In a closed-door meeting last week, Speaker Nancy Pelosi stunned lawmakers and aides with a swipe at Democratic staff on the House Judiciary Committee.

Pelosi criticized the panel’s handling of impeachment in harsh terms, complaining committee aides have advanced the push for ousting President Donald Trump far beyond where the House Democratic Caucus stands. Democrats simply don’t have the votes on the floor to impeach Trump, Pelosi said.

“And you can feel free to leak this,” Pelosi added, according to multiple people in the room. Pelosi’s office declined to comment on the meeting. …

Both Pelosi and Nadler, who have served in the House together for more than 25 years, insist their relationship remains strong.
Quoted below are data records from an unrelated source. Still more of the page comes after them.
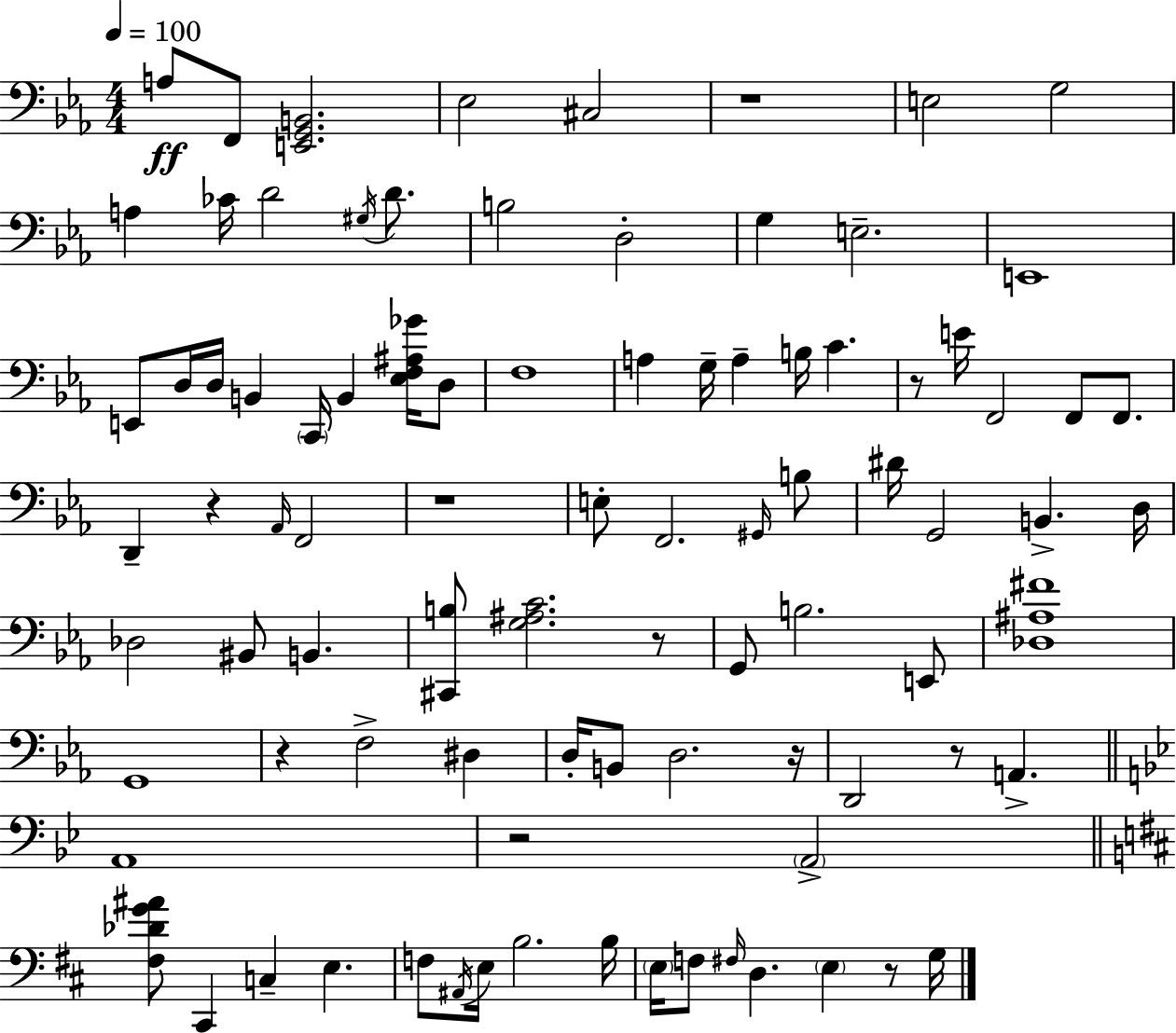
X:1
T:Untitled
M:4/4
L:1/4
K:Cm
A,/2 F,,/2 [E,,G,,B,,]2 _E,2 ^C,2 z4 E,2 G,2 A, _C/4 D2 ^G,/4 D/2 B,2 D,2 G, E,2 E,,4 E,,/2 D,/4 D,/4 B,, C,,/4 B,, [_E,F,^A,_G]/4 D,/2 F,4 A, G,/4 A, B,/4 C z/2 E/4 F,,2 F,,/2 F,,/2 D,, z _A,,/4 F,,2 z4 E,/2 F,,2 ^G,,/4 B,/2 ^D/4 G,,2 B,, D,/4 _D,2 ^B,,/2 B,, [^C,,B,]/2 [G,^A,C]2 z/2 G,,/2 B,2 E,,/2 [_D,^A,^F]4 G,,4 z F,2 ^D, D,/4 B,,/2 D,2 z/4 D,,2 z/2 A,, A,,4 z2 A,,2 [^F,_DG^A]/2 ^C,, C, E, F,/2 ^A,,/4 E,/4 B,2 B,/4 E,/4 F,/2 ^F,/4 D, E, z/2 G,/4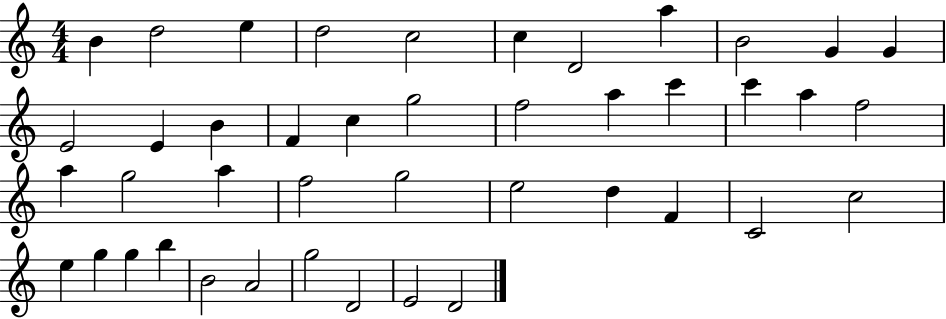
{
  \clef treble
  \numericTimeSignature
  \time 4/4
  \key c \major
  b'4 d''2 e''4 | d''2 c''2 | c''4 d'2 a''4 | b'2 g'4 g'4 | \break e'2 e'4 b'4 | f'4 c''4 g''2 | f''2 a''4 c'''4 | c'''4 a''4 f''2 | \break a''4 g''2 a''4 | f''2 g''2 | e''2 d''4 f'4 | c'2 c''2 | \break e''4 g''4 g''4 b''4 | b'2 a'2 | g''2 d'2 | e'2 d'2 | \break \bar "|."
}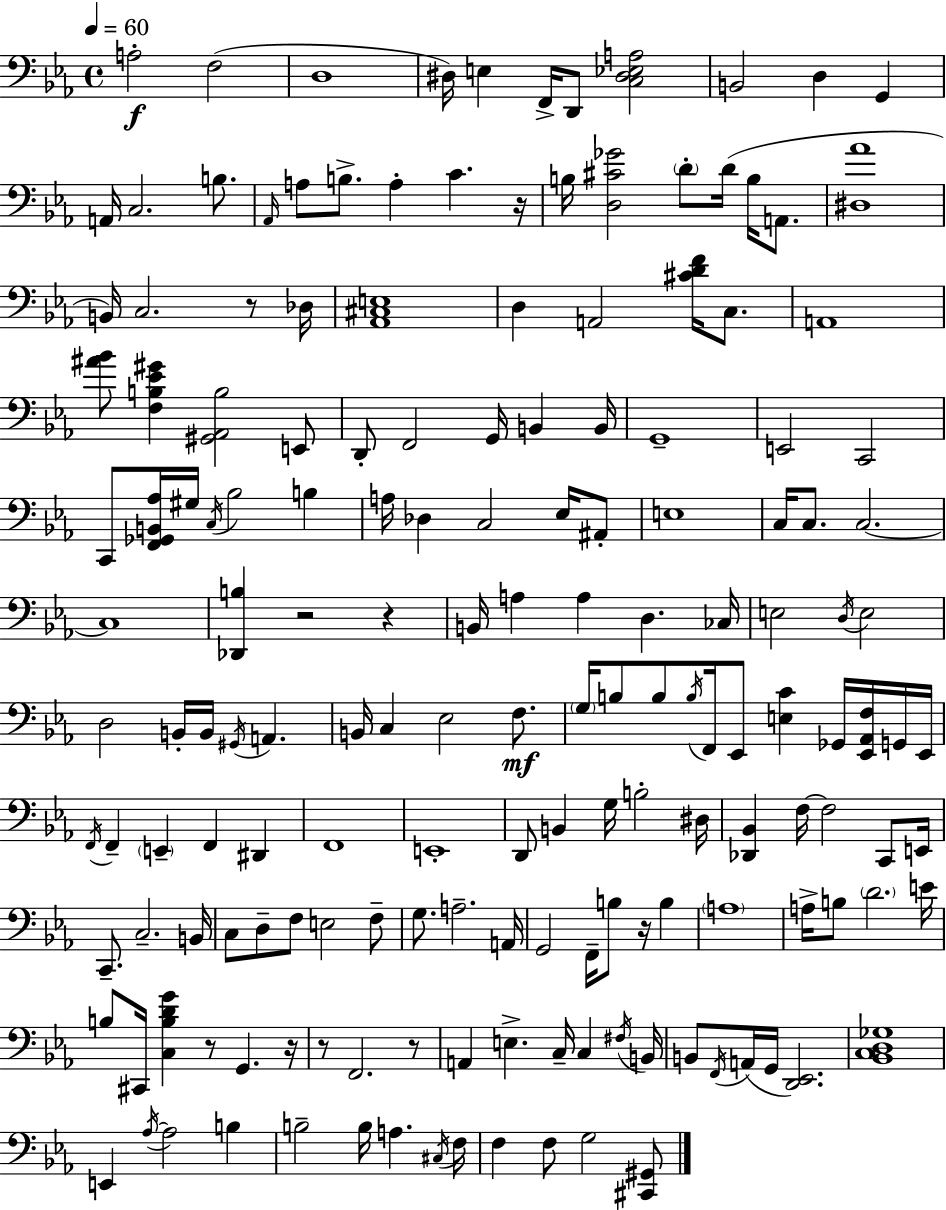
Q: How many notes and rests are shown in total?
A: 168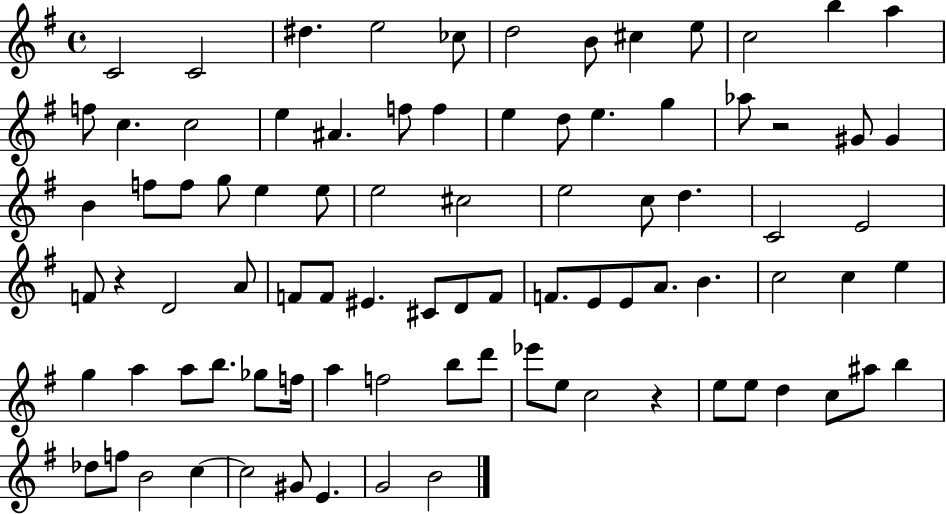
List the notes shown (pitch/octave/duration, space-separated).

C4/h C4/h D#5/q. E5/h CES5/e D5/h B4/e C#5/q E5/e C5/h B5/q A5/q F5/e C5/q. C5/h E5/q A#4/q. F5/e F5/q E5/q D5/e E5/q. G5/q Ab5/e R/h G#4/e G#4/q B4/q F5/e F5/e G5/e E5/q E5/e E5/h C#5/h E5/h C5/e D5/q. C4/h E4/h F4/e R/q D4/h A4/e F4/e F4/e EIS4/q. C#4/e D4/e F4/e F4/e. E4/e E4/e A4/e. B4/q. C5/h C5/q E5/q G5/q A5/q A5/e B5/e. Gb5/e F5/s A5/q F5/h B5/e D6/e Eb6/e E5/e C5/h R/q E5/e E5/e D5/q C5/e A#5/e B5/q Db5/e F5/e B4/h C5/q C5/h G#4/e E4/q. G4/h B4/h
But their rift over impeachment is getting harder and harder to paper over amid Democrats’ flailing messaging on the topic and a growing divide in the caucus.

Pelosi’s smart enough to realize that the rhetorical stampede toward impeaching Kavanaugh over the weekend compromised the argument for impeaching Trump. As Durbin warned, Democrats now look like utter political nihilists, not good-government activists, attempting to oust anyone who opposes them regardless of elections or process. They have become a pitchfork and torch mob, not a governing party. The longer that goes on, the tougher it will be for them to hold the ground they gained in 2018 and avoid the same backlash Republicans got in 1998.